Behaviour of "eval" under "set -e" in conditional expression

That no other shell needs such workaround is an strong indication that it is a bug in OpenBSD ksh. In fact, ksh93 doesn't show such issue.

That there is a || in the command line must avoid the shell exit caused by an return code of 1 on the left side of it.

The error of an special built-in shall cause the exit of a non interactive shell acording to POSIX but that is not always true. Trying to continue out of a loop is an error, and continue is a builtin. But most shells do not exit on:

continue 3

A builtin that emits a clear error but doesn't exit.

So, the exit on false is generated by the set -e condition not by the builtin characteristic of the command (eval in this case).

The exact conditions on which set -e shall exit are quite more fuzzy in POSIX.

[sorry if this is not a real answer, I'll update it when I get round to it]

I had a look at the source code, and my conclusions are:

1) It's a bug/limitation, nothing philosophical behind it.
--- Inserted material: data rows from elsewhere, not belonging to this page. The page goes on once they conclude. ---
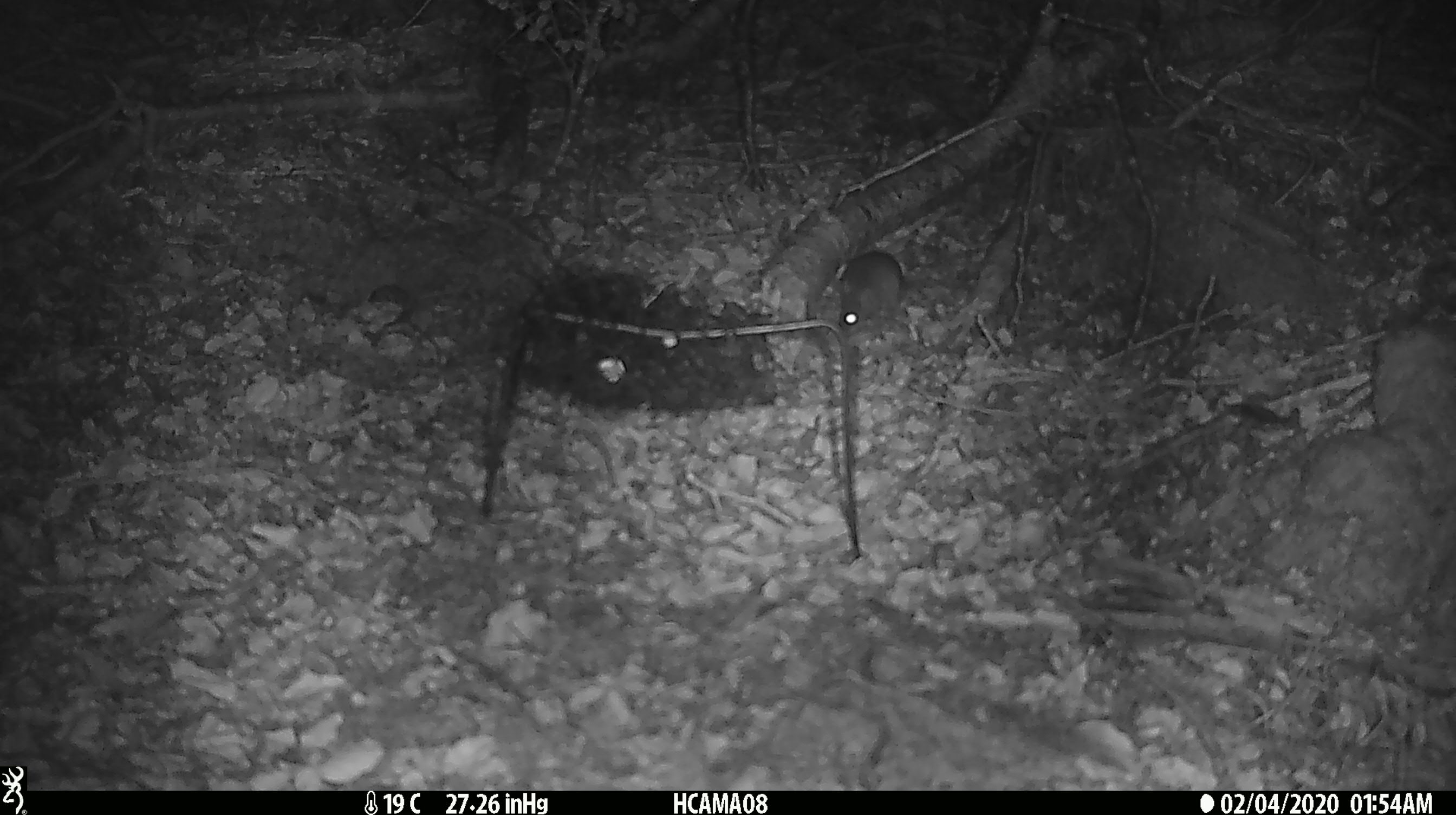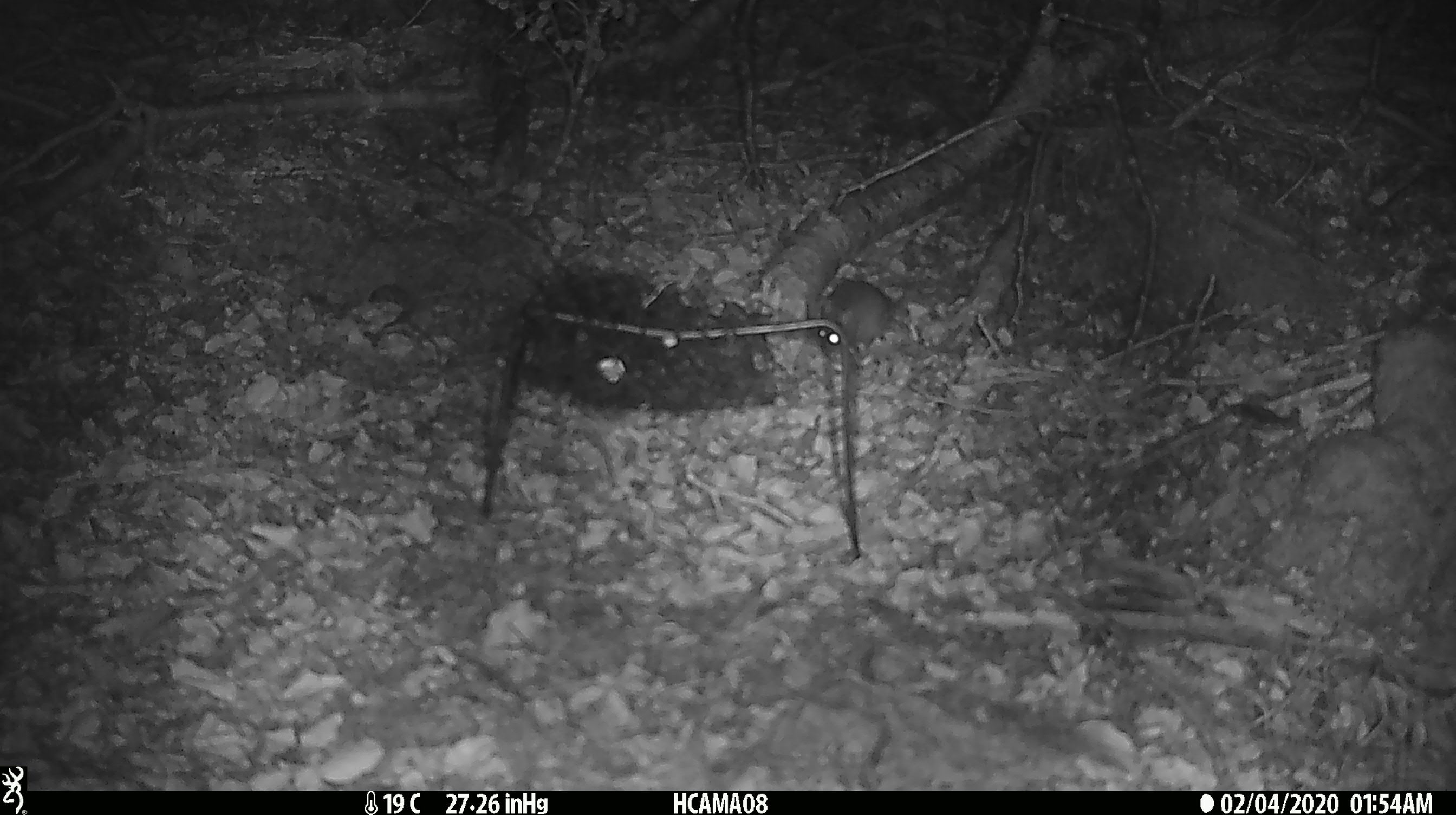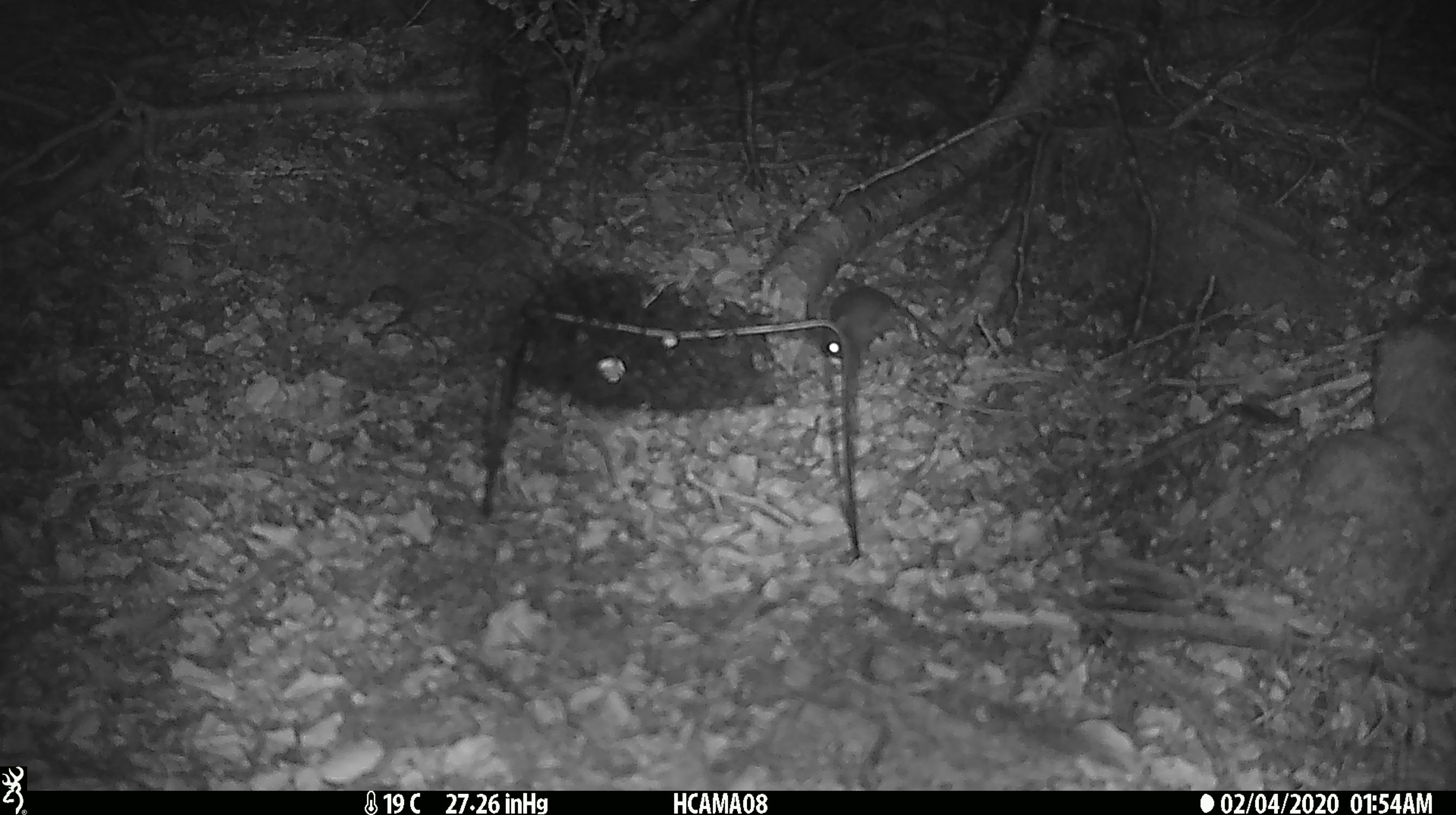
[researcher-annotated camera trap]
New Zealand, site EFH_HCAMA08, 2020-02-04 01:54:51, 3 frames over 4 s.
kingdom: Animalia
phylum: Chordata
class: Mammalia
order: Rodentia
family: Muridae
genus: Mus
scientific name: Mus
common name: mouse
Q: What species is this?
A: Mouse (Mus).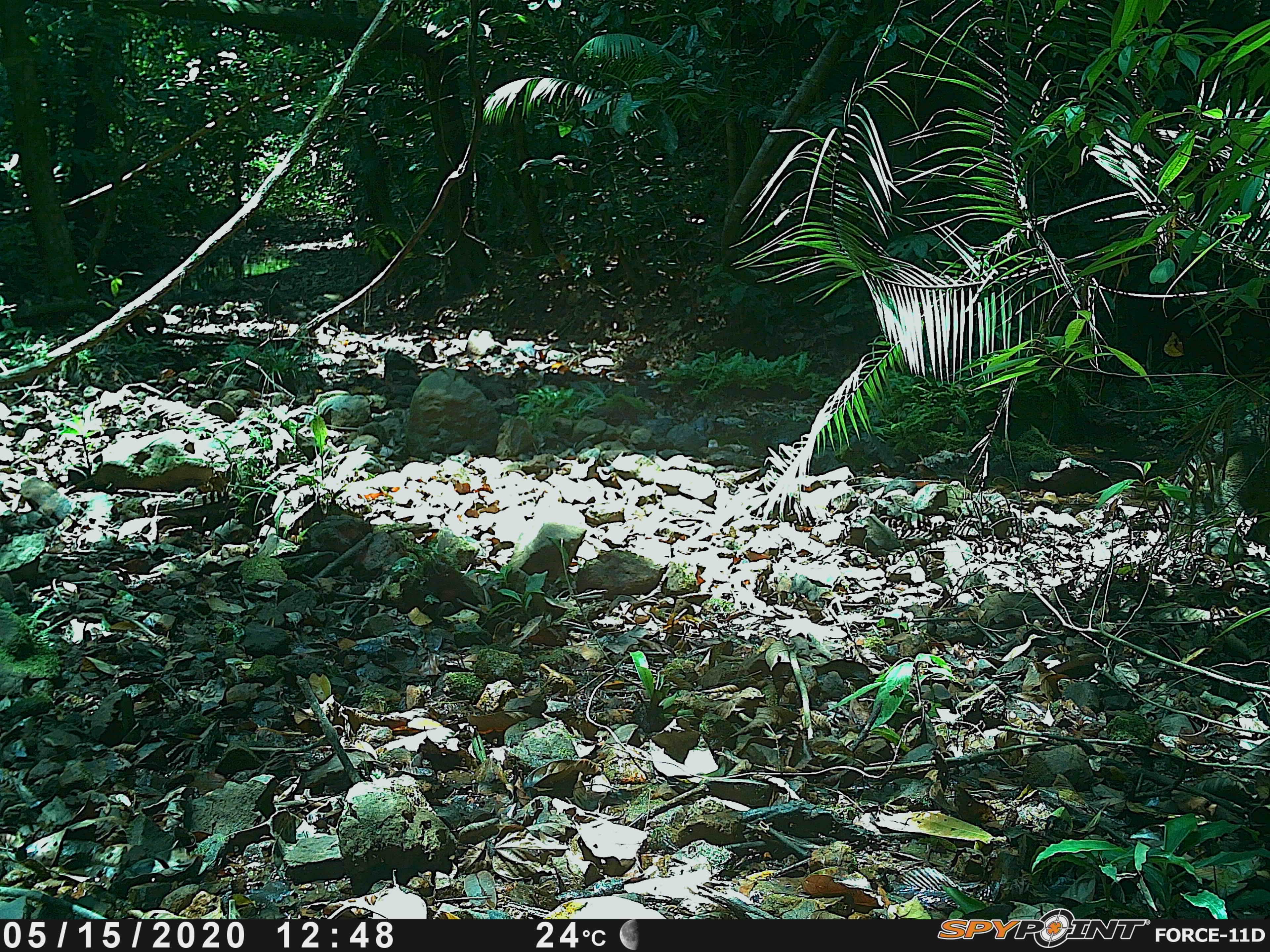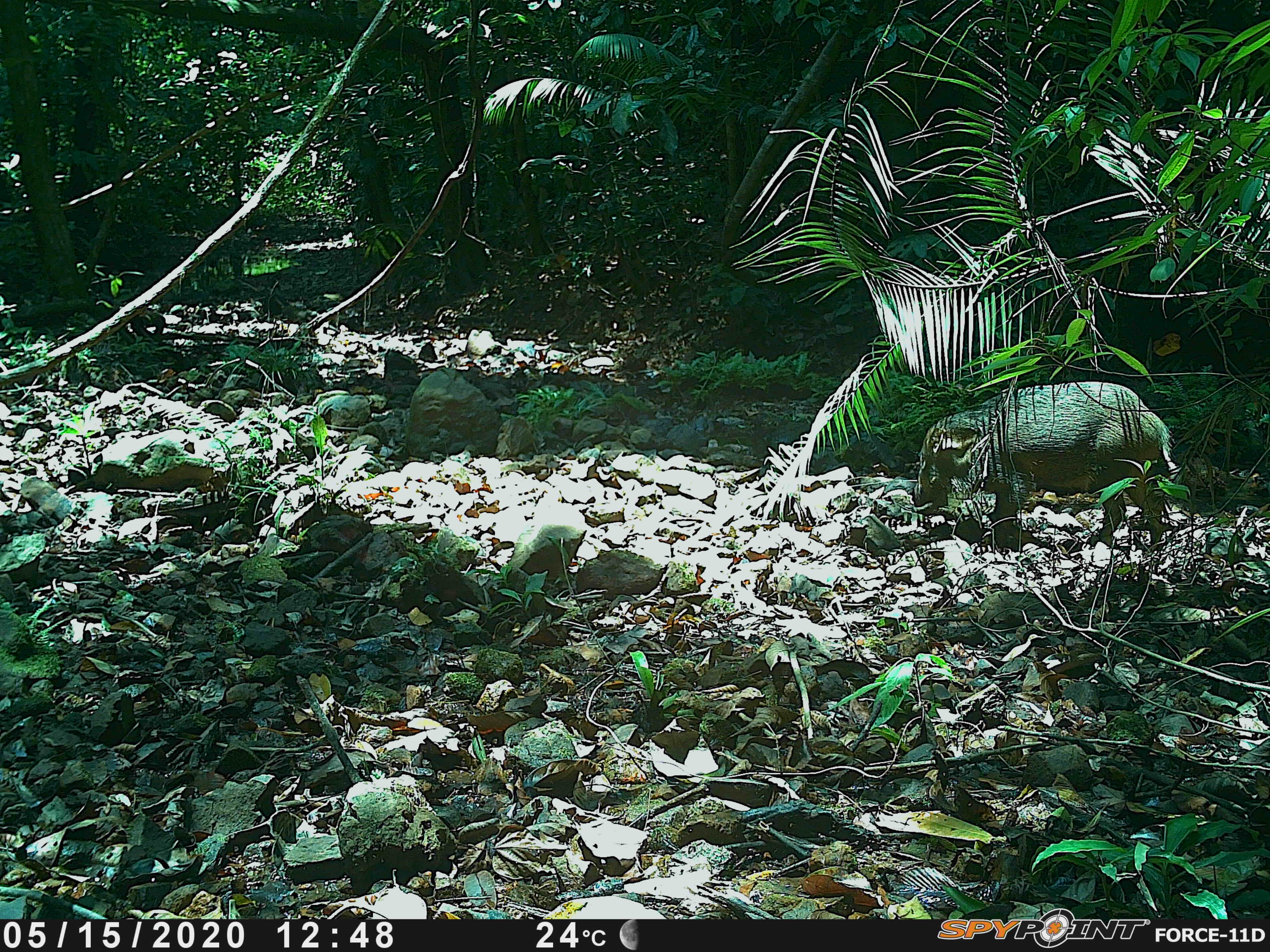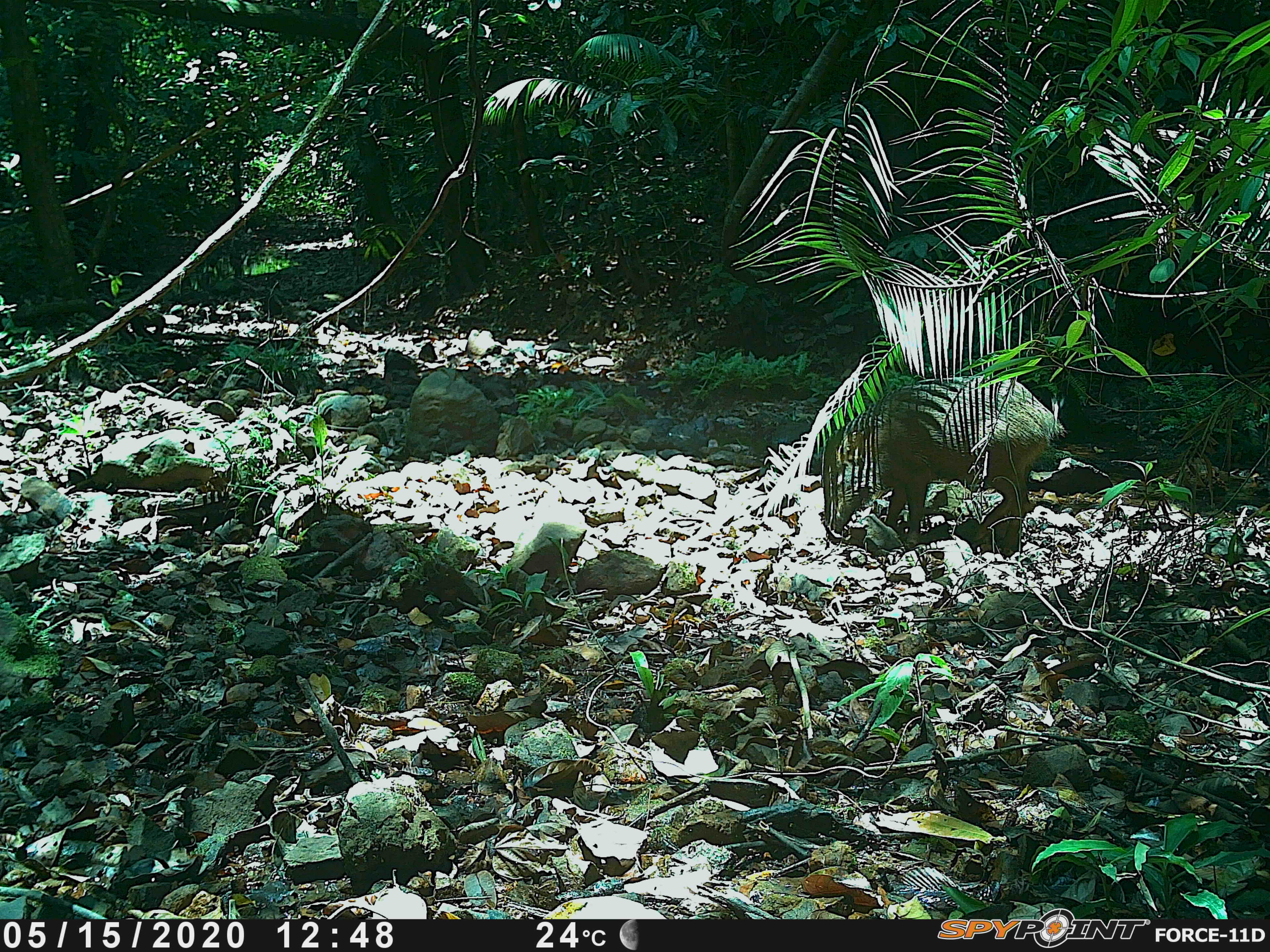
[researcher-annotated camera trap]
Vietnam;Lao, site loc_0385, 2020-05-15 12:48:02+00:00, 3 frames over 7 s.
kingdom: Animalia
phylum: Chordata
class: Mammalia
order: Artiodactyla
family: Suidae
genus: Sus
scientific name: Sus scrofa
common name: eurasian wild pig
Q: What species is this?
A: Eurasian wild pig (Sus scrofa).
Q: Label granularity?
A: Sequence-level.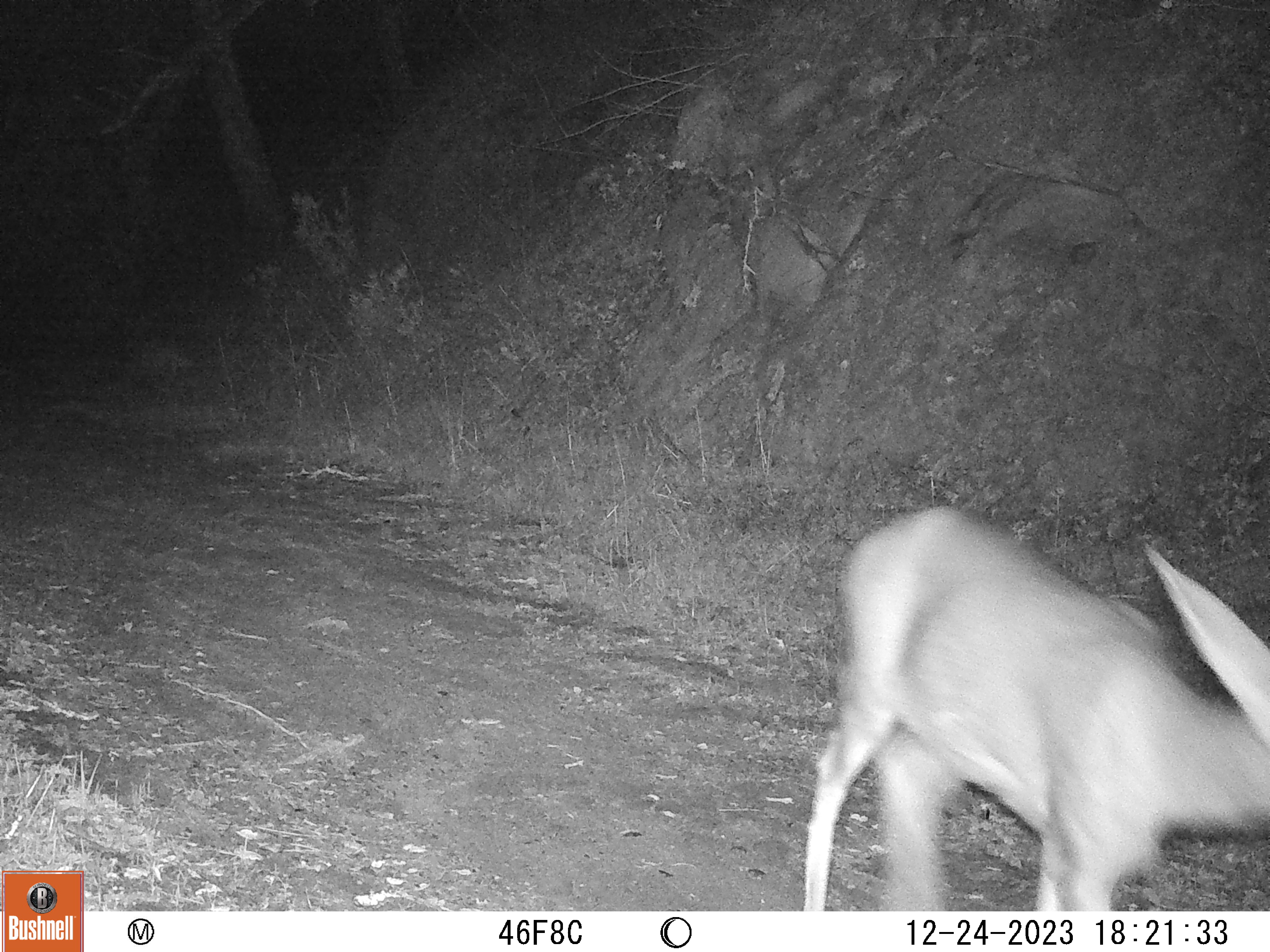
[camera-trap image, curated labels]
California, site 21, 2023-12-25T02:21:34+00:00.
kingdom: Animalia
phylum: Chordata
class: Mammalia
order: Artiodactyla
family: Cervidae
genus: Odocoileus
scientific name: Odocoileus hemionus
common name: mule deer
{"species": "mule deer (Odocoileus hemionus)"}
2) The "fix" for it from the portable fork of OpenBSD's ksh (mksh) is very poor, only making things worse, without really fixing it:

New bug, different from all the other shells:

mksh -ec 'eval "false; echo yup"'
yup

bash -ec 'eval "false; echo yup"'
(nothing)

Still not really fixed:

mksh -ec 'eval "set -e; false" || echo yup'
(nothing)

bash -ec 'eval "set -e; false" || echo yup'
yup

You can replace bash above with dash, zsh, yash, ksh93, etc.